Entenda por que banir anticoncepcionais é um retrocesso às conquistas da mulher
Após o deputado federal Márcio Labre (PSL-RJ) sugerir um projeto de lei que proíbe a comercialização de anticoncepcionais, discussão veio à tona
Por Marina Teodoro |
Quando lançado, em 1957, nos Estados Unidos, o Enovid, considerado o primeiro medicamento ministrado via oral entre os métodos anticoncepcionais, logo ganhou popularidade entre as mulheres que viam nele - inicialmente criado para tratar distúrbios da menstruação - uma maneira de controlar a fertilidade, conforme previa sua bula.
Estima-se que entre 1957 e 1960 aproximadamente 500 mil americanas recorreram ao remédio. Margaret Sanger, enfermeira, educadora sexual, escritora, feminista e uma das criadoras da pílula, sonhava em dar às mulheres o direito de escolher engravidar ou não.

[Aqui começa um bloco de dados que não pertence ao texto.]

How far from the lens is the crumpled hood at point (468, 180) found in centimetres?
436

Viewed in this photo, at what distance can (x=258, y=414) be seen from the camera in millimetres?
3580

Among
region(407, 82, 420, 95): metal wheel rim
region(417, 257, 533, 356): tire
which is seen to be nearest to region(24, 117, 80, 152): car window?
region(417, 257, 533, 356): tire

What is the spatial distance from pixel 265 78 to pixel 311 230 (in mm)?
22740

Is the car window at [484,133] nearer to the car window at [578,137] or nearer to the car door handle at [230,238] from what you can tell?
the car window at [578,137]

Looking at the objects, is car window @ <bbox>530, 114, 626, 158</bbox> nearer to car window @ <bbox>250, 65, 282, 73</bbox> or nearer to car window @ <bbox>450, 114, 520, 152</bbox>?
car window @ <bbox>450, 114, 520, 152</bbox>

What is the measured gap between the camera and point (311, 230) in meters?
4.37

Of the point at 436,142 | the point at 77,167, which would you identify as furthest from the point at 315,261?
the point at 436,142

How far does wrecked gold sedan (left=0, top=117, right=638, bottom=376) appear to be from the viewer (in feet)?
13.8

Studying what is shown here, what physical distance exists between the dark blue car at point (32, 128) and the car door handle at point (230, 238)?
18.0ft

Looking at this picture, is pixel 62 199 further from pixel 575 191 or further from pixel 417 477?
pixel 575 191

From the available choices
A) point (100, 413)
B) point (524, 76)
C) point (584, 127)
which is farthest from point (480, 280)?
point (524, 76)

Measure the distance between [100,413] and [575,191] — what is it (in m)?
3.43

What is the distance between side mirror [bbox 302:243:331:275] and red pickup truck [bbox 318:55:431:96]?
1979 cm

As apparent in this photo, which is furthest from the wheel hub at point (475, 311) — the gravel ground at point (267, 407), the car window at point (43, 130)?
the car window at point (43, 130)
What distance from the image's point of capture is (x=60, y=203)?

Para ela, a possibilidade de se ter acesso a métodos anticoncepcionais era extremamente necessária.
Era e é até hoje. Com a evolução, outros meios de contracepção foram criados, como a pílula do dia seguinte e o DIU (dispositivo intrauterino), que garantem a milhares de mulheres no mundo todo o poder sobre o próprio corpo.
No entanto, mais de 60 anos após dado o primeiro passo que contribuiu para a emancipação feminina quando o assunto é sexualidade, estamos tendo que lidar em pleno 2019 com ameaças de termos essa conquista refutada.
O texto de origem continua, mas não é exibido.